**** Source data

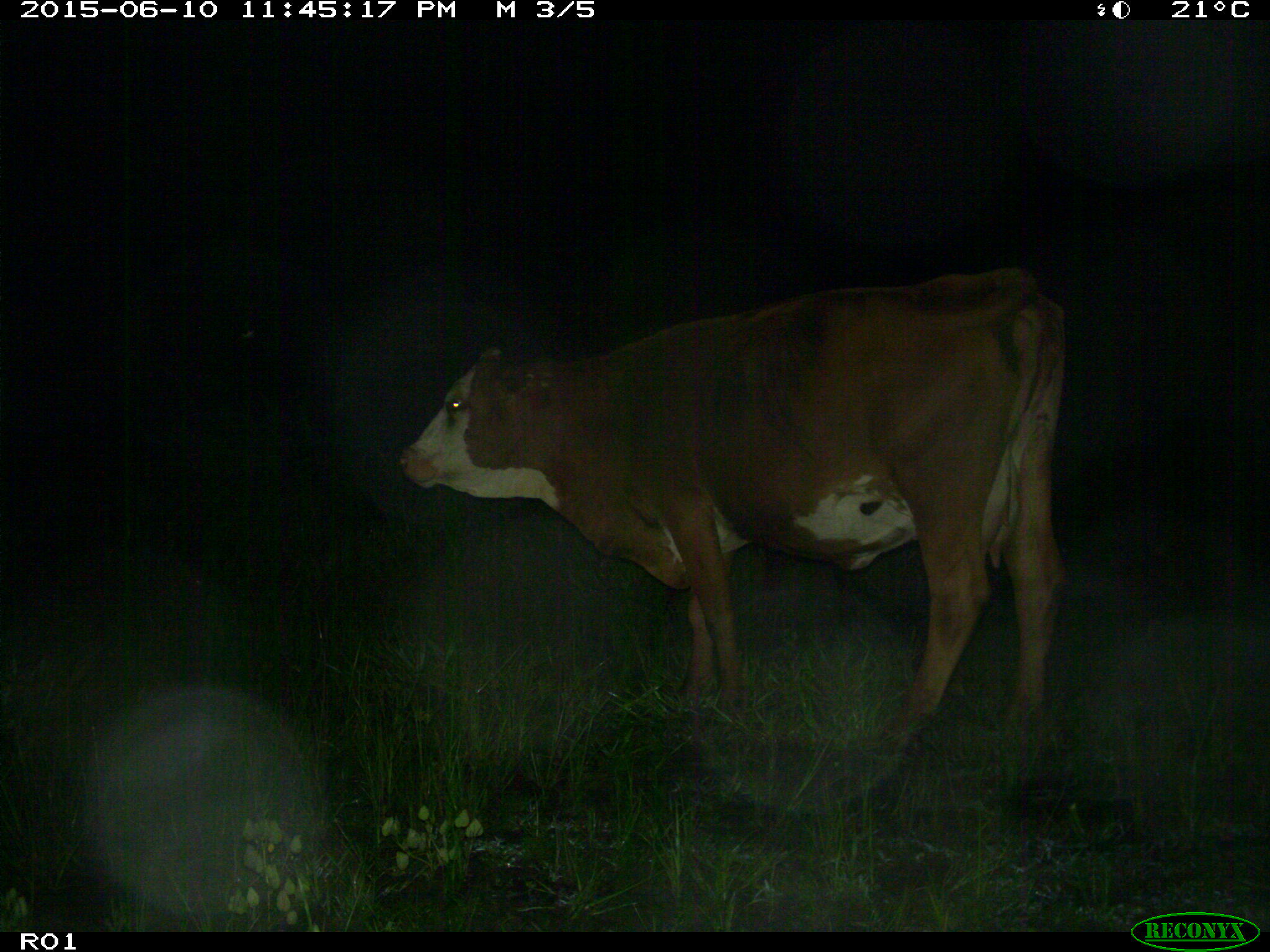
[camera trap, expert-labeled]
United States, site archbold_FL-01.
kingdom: Animalia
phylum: Chordata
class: Mammalia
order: Artiodactyla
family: Bovidae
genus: Bos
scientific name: Bos taurus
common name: domestic cow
Bos taurus (domestic cow).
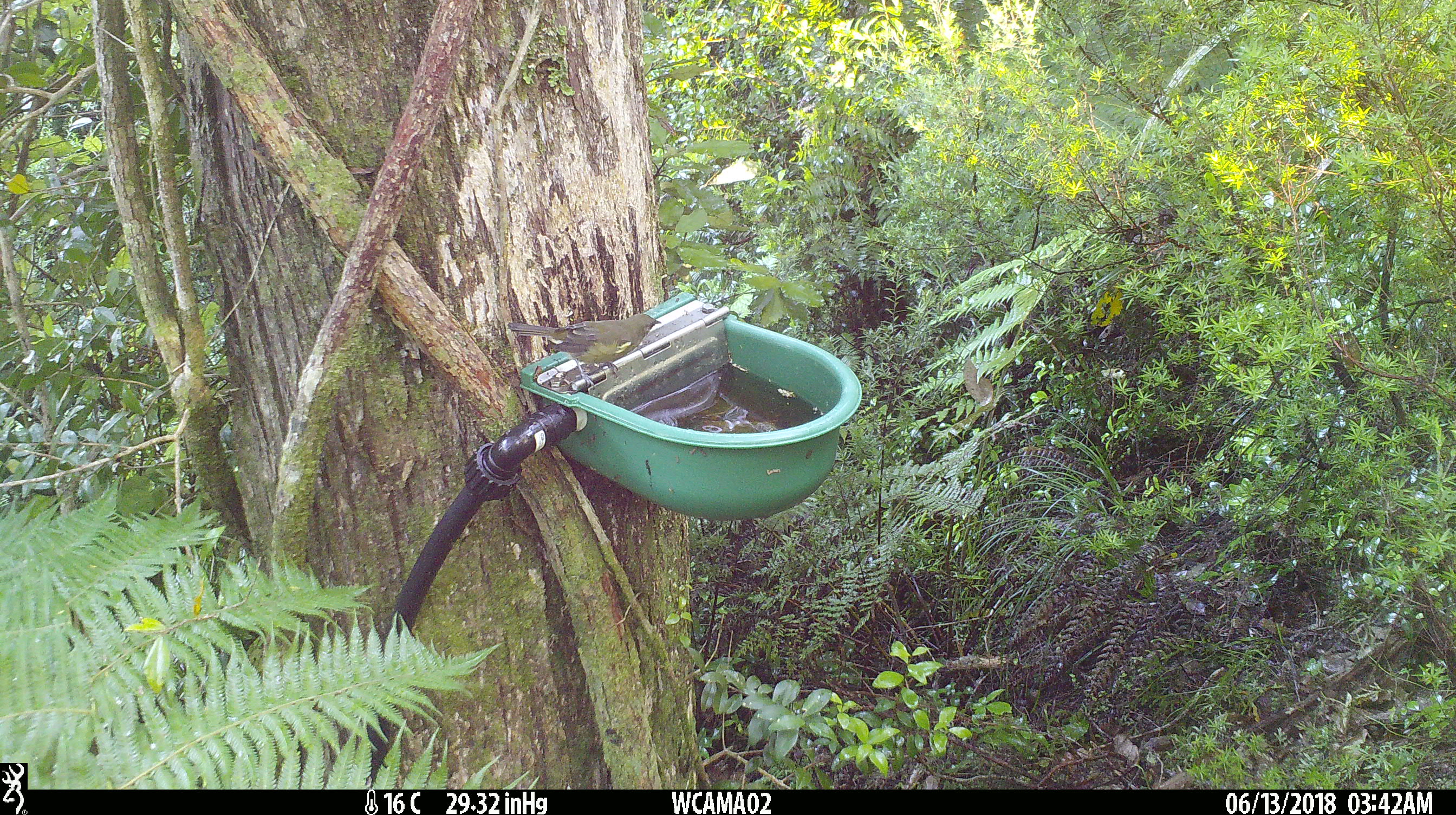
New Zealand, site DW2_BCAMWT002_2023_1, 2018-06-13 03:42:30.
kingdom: Animalia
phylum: Chordata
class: Aves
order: Passeriformes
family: Meliphagidae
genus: Anthornis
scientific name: Anthornis melanura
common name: new zealand bellbird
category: bellbird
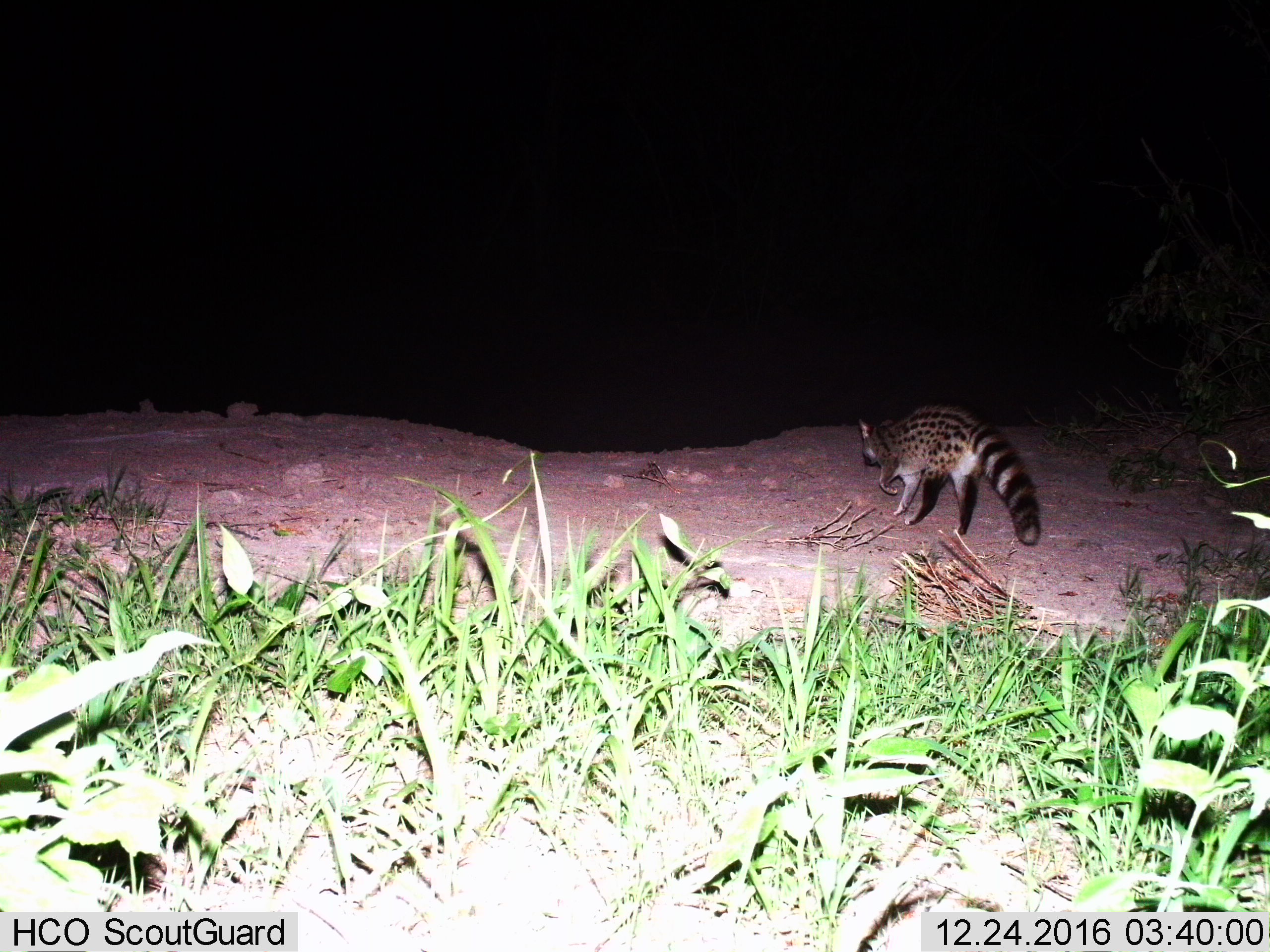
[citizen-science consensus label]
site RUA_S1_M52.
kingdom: Animalia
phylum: Chordata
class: Mammalia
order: Carnivora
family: Viverridae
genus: Genetta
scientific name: Genetta genetta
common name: small-spotted genet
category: genetcommonsmallspotted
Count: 1.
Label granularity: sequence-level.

********

> Task directions
Although the records above contain pictures, your copy should give only their text, exactly as written.

> Response to the exercise
[camera trap, expert-labeled]
United States, site archbold_FL-01.
kingdom: Animalia
phylum: Chordata
class: Mammalia
order: Artiodactyla
family: Bovidae
genus: Bos
scientific name: Bos taurus
common name: domestic cow
Bos taurus (domestic cow).
New Zealand, site DW2_BCAMWT002_2023_1, 2018-06-13 03:42:30.
kingdom: Animalia
phylum: Chordata
class: Aves
order: Passeriformes
family: Meliphagidae
genus: Anthornis
scientific name: Anthornis melanura
common name: new zealand bellbird
category: bellbird
[citizen-science consensus label]
site RUA_S1_M52.
kingdom: Animalia
phylum: Chordata
class: Mammalia
order: Carnivora
family: Viverridae
genus: Genetta
scientific name: Genetta genetta
common name: small-spotted genet
category: genetcommonsmallspotted
Count: 1.
Label granularity: sequence-level.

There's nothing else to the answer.